→ What is needed
Reproduce the minimalism article below word for word, in full.

→ Page text
################

Can Minimalism Be Toxic Too?

posted on November 19, 2020 | by Sanhita Mukherjee

Can Minimalism Be Toxic Too?

If there’s one thing that the early days of the pandemic taught us, it’s how to get by with less. During those first couple of months, we learned how to make do with fewer grocery runs and restrict our purchases to essential items only. We resigned ourselves to the fact that there would be limited (or no) re-stocks at the supermarket, at least for a while. We even realized we could live with just a few key pieces of clothing. 

While this was a valuable lesson for a society that otherwise leans towards over-consumption, this seems to have made extreme minimalism more mainstream. Although choosing a more clutter-free lifestyle sounds great in practice, we can definitely go overboard with minimalism too. Of course, we all need to learn to make do when the circumstances call for it but is a sparse lifestyle really the only way to live? 

Here are a few ways (too much) minimalism can do more harm than good.

################

→ Data for analysis
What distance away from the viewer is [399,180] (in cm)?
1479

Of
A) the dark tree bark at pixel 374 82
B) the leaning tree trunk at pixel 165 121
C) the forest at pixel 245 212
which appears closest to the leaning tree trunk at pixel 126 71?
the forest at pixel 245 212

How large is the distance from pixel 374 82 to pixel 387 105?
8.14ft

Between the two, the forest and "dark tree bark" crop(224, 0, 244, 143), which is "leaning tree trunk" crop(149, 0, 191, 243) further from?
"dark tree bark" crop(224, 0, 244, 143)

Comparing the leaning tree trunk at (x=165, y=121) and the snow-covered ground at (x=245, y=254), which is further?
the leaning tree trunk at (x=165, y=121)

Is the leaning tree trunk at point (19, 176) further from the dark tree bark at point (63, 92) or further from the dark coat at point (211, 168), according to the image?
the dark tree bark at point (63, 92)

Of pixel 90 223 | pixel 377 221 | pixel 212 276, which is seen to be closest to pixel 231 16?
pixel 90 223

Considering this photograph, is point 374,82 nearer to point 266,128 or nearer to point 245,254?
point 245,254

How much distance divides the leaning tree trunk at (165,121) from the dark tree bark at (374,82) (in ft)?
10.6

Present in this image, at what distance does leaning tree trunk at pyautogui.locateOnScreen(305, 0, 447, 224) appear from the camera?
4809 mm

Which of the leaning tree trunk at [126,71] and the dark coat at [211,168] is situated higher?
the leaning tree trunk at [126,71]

################

→ Result for this exercise
Can Minimalism Be Toxic Too?

posted on November 19, 2020 | by Sanhita Mukherjee

Can Minimalism Be Toxic Too?

If there’s one thing that the early days of the pandemic taught us, it’s how to get by with less. During those first couple of months, we learned how to make do with fewer grocery runs and restrict our purchases to essential items only. We resigned ourselves to the fact that there would be limited (or no) re-stocks at the supermarket, at least for a while. We even realized we could live with just a few key pieces of clothing. 

While this was a valuable lesson for a society that otherwise leans towards over-consumption, this seems to have made extreme minimalism more mainstream. Although choosing a more clutter-free lifestyle sounds great in practice, we can definitely go overboard with minimalism too. Of course, we all need to learn to make do when the circumstances call for it but is a sparse lifestyle really the only way to live? 

Here are a few ways (too much) minimalism can do more harm than good.